• **Source extract**
☆ ☆ ☆ ☆ ☆ ☆ ☆

She adds that she encountered families of military personnel and veterans who aren’t getting the help they need from the government.
“It was all very upsetting to me,” said Messinger, who owns an interest in Wright Square Antiques.
Not surprisingly for someone who’s volunteered for Democratic candidates, she sees such issues through a partisan lens.
She blames Republicans in Congress in general and U.S. Rep. Jack Kingston of Savannah in particular.
She says he has an “extremist” voting record that hurts “working families, the jobless, ... veterans and the eroding middle class.”
His campaigns, she added, are funded “almost exclusively by large corporate interests” and his voting record shows “he is working for them, not the people he represents.”
Messinger decided to run only a few weeks before the late May qualifying period.
“I kept waiting to see who would step up to challenge Kingston,” she said. “When there was no one who I thought could do so effectively, I decided I had to do something.”
Despite her late start, she quickly built a campaign staff and garnered endorsements from several prominent Democrats.
“I think she’s a person who will listen to her constituents,” said Miguel Camacho of Savannah, a vice chair of the state Democratic Party. “A lot of candidates just give you their spiel. She listens.”
Camacho stressed that he’s backing her as an individual, not as a party official.
Supporters say she has a compelling narrative that can resonate with voters.
Messinger traces her roots to a Midwestern farm worked by her family for 125 years.
Her grandfather won the Bronze Star during World War II, and one of her sons is a Teamsters union member. Another son died at 24 from a prescription drug overdose.

☆ ☆ ☆ ☆ ☆ ☆ ☆

• **Task list**
- 1) According to the article on Messinger's campaign, how many years did her family work the Midwestern farm?
- 2) Copy out the article on Messinger's campaign word for word, between "Messinger decided to" and "resonate with voters.", inclusive.
- 3) Decide whether each statement agrees with the article on Messinger's campaign, and answer yes or no with the deciding words quoted from it.
(a) Messinger decided to run several months before the qualifying period.
(b) Miguel Camacho is a vice chair of the state Democratic Party.
(c) Messinger's grandfather won the Silver Star during World War II.

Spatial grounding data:
☆ ☆ ☆ ☆ ☆ ☆ ☆

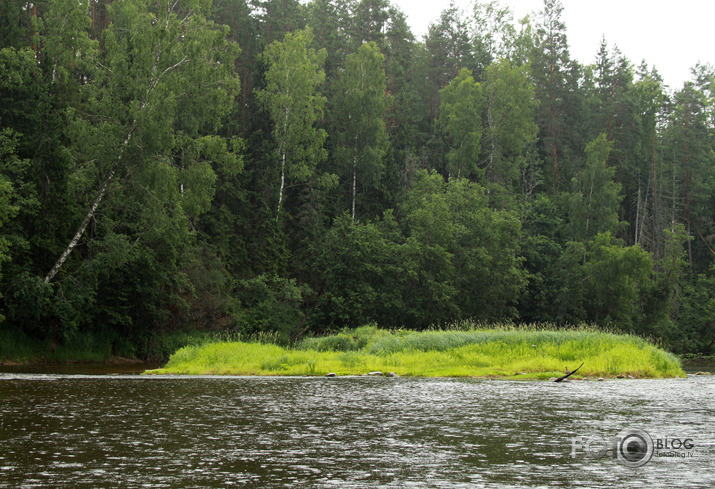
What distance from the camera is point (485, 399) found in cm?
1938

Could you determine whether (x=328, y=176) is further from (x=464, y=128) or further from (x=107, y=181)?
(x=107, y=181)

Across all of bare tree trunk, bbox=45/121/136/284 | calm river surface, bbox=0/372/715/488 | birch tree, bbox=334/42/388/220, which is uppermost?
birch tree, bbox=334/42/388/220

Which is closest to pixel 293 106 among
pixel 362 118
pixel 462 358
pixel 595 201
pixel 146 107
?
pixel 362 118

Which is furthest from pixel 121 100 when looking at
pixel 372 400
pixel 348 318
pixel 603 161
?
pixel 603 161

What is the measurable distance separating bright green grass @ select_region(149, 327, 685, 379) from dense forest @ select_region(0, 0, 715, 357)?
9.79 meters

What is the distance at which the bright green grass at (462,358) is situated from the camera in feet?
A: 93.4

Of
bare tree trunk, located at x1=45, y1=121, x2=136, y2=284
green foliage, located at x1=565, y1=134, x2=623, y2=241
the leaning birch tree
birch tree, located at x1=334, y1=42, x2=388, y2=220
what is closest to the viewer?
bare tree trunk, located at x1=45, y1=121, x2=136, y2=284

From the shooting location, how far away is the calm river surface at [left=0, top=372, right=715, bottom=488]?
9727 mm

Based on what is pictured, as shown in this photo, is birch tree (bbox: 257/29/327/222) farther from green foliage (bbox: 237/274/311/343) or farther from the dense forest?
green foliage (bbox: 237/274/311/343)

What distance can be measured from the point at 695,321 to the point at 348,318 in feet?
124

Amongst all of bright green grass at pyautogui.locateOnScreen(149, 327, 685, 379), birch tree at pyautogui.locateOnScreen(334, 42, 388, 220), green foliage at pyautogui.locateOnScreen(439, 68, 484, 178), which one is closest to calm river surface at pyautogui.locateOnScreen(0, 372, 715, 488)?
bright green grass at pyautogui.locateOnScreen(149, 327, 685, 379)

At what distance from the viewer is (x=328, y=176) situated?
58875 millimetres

☆ ☆ ☆ ☆ ☆ ☆ ☆

• **Answer section**
- 1) 125 years.

- 2)
Messinger decided to run only a few weeks before the late May qualifying period.
“I kept waiting to see who would step up to challenge Kingston,” she said. “When there was no one who I thought could do so effectively, I decided I had to do something.”
Despite her late start, she quickly built a campaign staff and garnered endorsements from several prominent Democrats.
“I think she’s a person who will listen to her constituents,” said Miguel Camacho of Savannah, a vice chair of the state Democratic Party. “A lot of candidates just give you their spiel. She listens.”
Camacho stressed that he’s backing her as an individual, not as a party official.
Supporters say she has a compelling narrative that can resonate with voters.

- 3)
(a) No: "Messinger decided to run only a few weeks before the late May qualifying period."
(b) Yes: "a vice chair of the state Democratic Party"
(c) No: "Her grandfather won the Bronze Star during World War II"